◆ GOAL OF THE EXERCISE:
Copy the lines below exactly, covering the stretch from the line containing "Regarding vertical position, which of" through the end of the entries.

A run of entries
%%

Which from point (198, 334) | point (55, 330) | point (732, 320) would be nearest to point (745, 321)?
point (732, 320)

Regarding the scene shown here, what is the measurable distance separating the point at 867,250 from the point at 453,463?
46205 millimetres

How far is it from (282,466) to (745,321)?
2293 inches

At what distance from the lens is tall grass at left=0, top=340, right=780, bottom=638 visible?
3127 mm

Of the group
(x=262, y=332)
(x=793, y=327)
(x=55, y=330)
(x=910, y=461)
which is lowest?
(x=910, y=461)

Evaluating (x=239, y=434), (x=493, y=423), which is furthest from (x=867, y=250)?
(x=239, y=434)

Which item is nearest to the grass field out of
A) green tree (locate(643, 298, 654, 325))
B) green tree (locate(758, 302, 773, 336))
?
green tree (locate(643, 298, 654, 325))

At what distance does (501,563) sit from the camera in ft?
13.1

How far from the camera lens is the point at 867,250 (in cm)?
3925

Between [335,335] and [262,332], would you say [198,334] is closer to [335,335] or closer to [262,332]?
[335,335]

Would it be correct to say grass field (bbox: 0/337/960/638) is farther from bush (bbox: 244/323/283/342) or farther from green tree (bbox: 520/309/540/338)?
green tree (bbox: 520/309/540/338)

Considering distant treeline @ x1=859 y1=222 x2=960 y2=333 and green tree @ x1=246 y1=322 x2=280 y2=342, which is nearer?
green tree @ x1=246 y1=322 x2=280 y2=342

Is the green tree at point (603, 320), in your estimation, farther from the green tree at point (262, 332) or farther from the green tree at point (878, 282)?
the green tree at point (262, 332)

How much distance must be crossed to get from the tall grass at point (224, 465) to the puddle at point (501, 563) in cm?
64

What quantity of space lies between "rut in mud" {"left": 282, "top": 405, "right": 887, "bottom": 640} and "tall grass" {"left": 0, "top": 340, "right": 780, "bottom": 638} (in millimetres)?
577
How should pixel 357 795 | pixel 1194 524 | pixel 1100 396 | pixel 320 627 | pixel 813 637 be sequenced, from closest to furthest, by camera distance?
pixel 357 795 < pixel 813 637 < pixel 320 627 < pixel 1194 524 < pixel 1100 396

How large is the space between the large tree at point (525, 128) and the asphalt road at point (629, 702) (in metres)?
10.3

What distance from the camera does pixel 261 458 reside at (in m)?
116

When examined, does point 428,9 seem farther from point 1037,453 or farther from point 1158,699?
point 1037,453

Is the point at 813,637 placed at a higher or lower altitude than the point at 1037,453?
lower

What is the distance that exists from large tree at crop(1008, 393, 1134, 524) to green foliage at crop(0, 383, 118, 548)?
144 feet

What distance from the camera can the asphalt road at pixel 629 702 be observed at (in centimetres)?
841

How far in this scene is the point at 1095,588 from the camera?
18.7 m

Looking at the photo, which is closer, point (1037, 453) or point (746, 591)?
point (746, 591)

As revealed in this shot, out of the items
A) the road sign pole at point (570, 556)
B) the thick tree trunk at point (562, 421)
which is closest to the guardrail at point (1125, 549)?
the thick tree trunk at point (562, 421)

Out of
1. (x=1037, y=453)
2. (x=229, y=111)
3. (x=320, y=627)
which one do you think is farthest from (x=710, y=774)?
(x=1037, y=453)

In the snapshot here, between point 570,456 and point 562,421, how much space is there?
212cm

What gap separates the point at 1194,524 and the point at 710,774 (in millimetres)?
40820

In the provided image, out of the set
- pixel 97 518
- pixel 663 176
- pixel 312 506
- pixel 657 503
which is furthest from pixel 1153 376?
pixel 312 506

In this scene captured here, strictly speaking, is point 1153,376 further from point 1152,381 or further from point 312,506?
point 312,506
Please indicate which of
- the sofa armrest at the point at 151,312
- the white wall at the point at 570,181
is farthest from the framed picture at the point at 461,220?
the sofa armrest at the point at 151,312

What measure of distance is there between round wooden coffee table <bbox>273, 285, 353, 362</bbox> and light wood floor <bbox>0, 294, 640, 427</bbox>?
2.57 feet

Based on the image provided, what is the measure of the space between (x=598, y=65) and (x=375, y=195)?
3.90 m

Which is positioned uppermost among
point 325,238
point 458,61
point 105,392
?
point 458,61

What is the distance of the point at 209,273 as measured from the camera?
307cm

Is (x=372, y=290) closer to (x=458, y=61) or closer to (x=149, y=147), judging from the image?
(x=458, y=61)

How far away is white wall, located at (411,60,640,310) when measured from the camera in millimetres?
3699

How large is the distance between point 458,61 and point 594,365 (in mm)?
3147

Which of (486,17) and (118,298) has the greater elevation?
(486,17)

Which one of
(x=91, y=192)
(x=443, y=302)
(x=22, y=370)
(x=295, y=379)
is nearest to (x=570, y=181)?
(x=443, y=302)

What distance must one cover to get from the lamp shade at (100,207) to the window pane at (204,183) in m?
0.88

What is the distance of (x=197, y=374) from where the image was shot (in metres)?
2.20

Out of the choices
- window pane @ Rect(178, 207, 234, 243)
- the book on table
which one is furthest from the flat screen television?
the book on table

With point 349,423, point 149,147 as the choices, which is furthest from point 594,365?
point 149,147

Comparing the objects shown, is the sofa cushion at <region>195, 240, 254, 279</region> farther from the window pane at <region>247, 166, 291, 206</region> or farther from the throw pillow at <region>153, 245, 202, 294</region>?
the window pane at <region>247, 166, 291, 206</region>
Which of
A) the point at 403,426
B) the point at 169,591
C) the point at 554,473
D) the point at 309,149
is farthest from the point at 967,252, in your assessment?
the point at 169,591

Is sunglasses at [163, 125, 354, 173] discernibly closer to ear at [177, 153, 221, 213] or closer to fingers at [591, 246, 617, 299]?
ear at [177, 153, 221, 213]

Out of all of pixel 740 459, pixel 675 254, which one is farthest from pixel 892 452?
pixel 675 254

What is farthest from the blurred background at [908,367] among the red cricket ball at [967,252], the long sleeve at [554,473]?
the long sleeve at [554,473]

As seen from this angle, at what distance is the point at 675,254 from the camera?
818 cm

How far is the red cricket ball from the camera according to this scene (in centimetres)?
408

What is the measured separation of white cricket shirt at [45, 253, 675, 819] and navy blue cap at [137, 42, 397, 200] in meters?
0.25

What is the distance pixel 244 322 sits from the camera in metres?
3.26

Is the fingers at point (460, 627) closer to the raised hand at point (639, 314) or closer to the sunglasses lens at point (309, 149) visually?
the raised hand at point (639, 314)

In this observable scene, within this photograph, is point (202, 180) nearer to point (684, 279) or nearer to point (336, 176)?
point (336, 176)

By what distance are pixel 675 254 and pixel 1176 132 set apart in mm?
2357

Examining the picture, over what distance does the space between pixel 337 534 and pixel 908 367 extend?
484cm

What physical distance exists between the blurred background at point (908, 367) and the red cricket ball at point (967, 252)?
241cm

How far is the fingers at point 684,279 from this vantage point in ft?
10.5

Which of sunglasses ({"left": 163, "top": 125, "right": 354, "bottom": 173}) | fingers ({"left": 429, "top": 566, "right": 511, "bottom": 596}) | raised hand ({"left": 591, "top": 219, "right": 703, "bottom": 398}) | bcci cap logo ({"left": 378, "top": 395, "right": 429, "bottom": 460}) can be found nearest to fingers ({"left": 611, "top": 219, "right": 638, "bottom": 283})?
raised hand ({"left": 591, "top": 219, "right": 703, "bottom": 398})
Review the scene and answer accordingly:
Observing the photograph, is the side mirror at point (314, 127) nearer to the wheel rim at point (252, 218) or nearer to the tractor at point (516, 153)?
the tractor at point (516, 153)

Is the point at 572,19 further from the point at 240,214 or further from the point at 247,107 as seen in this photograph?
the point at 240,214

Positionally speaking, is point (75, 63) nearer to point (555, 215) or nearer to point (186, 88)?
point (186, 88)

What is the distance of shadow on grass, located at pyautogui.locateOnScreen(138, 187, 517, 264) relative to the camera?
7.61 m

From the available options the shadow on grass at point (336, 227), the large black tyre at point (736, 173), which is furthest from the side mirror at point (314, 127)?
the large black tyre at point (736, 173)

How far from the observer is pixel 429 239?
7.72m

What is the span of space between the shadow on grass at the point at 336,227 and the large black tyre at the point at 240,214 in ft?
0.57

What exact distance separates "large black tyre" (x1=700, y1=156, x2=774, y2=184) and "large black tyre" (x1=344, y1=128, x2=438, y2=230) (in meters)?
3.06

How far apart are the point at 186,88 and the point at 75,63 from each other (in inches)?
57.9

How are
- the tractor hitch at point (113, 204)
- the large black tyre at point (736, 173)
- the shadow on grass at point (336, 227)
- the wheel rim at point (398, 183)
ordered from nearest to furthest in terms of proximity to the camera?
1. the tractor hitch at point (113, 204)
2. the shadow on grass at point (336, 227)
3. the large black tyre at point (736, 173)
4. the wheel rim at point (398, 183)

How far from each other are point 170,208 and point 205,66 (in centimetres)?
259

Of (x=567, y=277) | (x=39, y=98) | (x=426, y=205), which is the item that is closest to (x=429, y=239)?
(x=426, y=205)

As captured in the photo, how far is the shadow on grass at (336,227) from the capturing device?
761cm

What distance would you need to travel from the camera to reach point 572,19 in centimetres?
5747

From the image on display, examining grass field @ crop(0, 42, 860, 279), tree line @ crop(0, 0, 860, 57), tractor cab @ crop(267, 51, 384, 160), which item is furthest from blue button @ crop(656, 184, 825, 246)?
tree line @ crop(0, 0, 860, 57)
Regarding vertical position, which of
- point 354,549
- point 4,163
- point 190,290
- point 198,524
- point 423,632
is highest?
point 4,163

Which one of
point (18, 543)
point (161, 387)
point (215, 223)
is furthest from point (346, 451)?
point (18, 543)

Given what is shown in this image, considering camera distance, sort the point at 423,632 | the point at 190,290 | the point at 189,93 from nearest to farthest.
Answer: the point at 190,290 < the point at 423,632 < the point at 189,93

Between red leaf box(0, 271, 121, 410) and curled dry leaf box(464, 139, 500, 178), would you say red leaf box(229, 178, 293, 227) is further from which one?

%%

◆ COMPLETED TASK:
Regarding vertical position, which of
- point 354,549
- point 4,163
- point 190,290
- point 198,524
- point 423,632
is highest?
point 4,163

Which one of
point (18, 543)
point (161, 387)
point (215, 223)
is furthest from point (346, 451)?
point (18, 543)

Given what is shown in this image, considering camera distance, sort the point at 423,632 | the point at 190,290 | the point at 189,93 from nearest to farthest.
Answer: the point at 190,290 < the point at 423,632 < the point at 189,93

Between red leaf box(0, 271, 121, 410) and curled dry leaf box(464, 139, 500, 178), would you say red leaf box(229, 178, 293, 227) is further from which one?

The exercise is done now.